We also have more hospital admissions than other areas. Manchester’s Covid infections are amongst students and therefore they are not being hospitalised, our cases are ending up in hospital. And it’s not limited to a particular area. This is right across the city.

So I repeat: We need to impose restrictions to save lives. But not without compensation to save livelihoods.

The government need to honour the 80% furlough level. It is as simple as that.

Many in the hospitality sector are already on a low wage. To ask them to take 66% is an insult to those who can least afford it. And to hear that from a government which is about to rubber stamp a £3,000 a year pay rise for MPs is a just complete kick in the gut.

The economics stack up too – as to place these people on Universal Credit will actually cost more – given the fact people won’t be taking incoming tax or national insurance.

Equally, we can’t afford businesses to fold because the loss of income from business rates will push council finances over a cliff. In Liverpool, 48% of our business rates come from the hospitality sector.

That’s why I have made it absolutely clear to Government until I’m blue in the face: Lockdown yes. On the cheap. No.

We cannot an economic package that condems this city to a return to  an ‘80s style level of unemployment. 

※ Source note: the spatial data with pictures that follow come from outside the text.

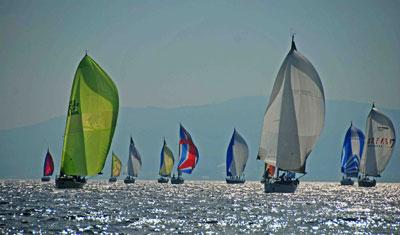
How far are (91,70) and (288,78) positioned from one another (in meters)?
19.6

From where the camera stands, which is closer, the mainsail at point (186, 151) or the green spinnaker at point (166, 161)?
the mainsail at point (186, 151)

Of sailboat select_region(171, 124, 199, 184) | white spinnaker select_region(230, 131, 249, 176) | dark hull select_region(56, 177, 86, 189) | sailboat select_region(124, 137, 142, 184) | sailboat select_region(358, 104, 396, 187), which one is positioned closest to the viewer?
dark hull select_region(56, 177, 86, 189)

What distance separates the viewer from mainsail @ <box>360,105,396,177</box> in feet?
347

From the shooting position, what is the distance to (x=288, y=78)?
71562mm

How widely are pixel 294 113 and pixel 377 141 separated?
3870 centimetres

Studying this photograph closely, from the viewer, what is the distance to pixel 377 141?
347 ft

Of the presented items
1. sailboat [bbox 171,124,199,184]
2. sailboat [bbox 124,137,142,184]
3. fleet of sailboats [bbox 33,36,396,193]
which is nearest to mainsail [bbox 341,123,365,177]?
sailboat [bbox 171,124,199,184]

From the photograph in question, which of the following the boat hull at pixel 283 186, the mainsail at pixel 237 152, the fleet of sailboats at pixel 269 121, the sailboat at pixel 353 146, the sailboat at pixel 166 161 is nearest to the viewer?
the fleet of sailboats at pixel 269 121

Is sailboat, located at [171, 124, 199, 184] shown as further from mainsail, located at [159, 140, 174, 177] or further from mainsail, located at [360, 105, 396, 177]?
mainsail, located at [360, 105, 396, 177]

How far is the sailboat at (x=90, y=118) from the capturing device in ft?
223

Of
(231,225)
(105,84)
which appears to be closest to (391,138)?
(105,84)

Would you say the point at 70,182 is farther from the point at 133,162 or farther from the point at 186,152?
the point at 133,162

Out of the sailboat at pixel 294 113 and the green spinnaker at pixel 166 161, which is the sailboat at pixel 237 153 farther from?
the sailboat at pixel 294 113

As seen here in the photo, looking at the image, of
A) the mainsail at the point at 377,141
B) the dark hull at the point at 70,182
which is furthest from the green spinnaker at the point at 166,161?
the dark hull at the point at 70,182
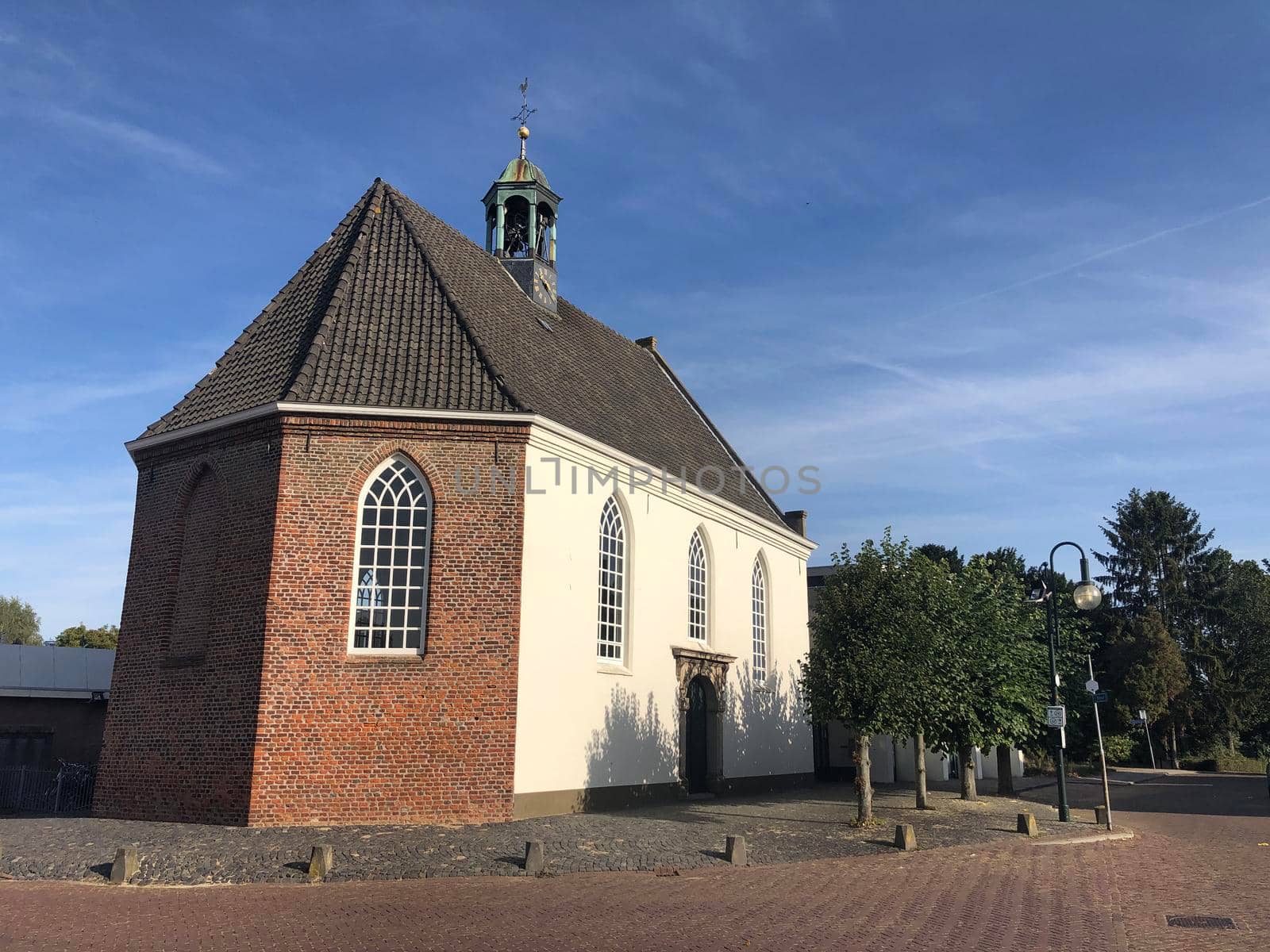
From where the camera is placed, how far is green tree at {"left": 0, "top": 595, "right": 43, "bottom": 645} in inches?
2746

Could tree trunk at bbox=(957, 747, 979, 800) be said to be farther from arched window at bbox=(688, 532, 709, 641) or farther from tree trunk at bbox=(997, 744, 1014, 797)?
arched window at bbox=(688, 532, 709, 641)

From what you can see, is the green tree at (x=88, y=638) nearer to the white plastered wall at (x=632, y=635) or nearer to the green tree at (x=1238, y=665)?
the white plastered wall at (x=632, y=635)

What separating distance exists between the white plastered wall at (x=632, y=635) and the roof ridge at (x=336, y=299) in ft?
14.1

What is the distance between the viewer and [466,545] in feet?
54.9

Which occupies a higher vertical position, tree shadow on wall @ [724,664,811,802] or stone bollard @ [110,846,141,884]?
tree shadow on wall @ [724,664,811,802]

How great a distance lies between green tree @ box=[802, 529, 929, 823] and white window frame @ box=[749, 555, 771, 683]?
22.3 ft

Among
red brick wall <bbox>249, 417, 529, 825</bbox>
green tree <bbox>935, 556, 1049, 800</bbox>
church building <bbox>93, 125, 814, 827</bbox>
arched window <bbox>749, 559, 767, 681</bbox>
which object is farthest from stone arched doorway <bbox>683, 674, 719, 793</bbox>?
red brick wall <bbox>249, 417, 529, 825</bbox>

This city has spent the past two decades reinventing itself to the point that is now one of the fastest growing economies in the UK and the most popular visitor destination outside our three capitals.

We are not prepared to throw all that progress away simply because this Government tells us “it’s not for negotiation”.

We will not accept such measures by diktat.

Interestingly, the government have woken up to the fact that test and trace is best handled at a local level, as we proved in August in Princes Park ward.

So we welcome those measures. As I do the acceptance of my suggestion for the army to help with the logistics.

I just hope the Government accept the argument that people’s lives and livelihoods cannot be decided by a formula, cooked up by some unelected mandarins in Whitehall.

I will fight tooth and nail to convince them otherwise.

At a time of crisis, people need hope.

It is the best medicine those in power can supply.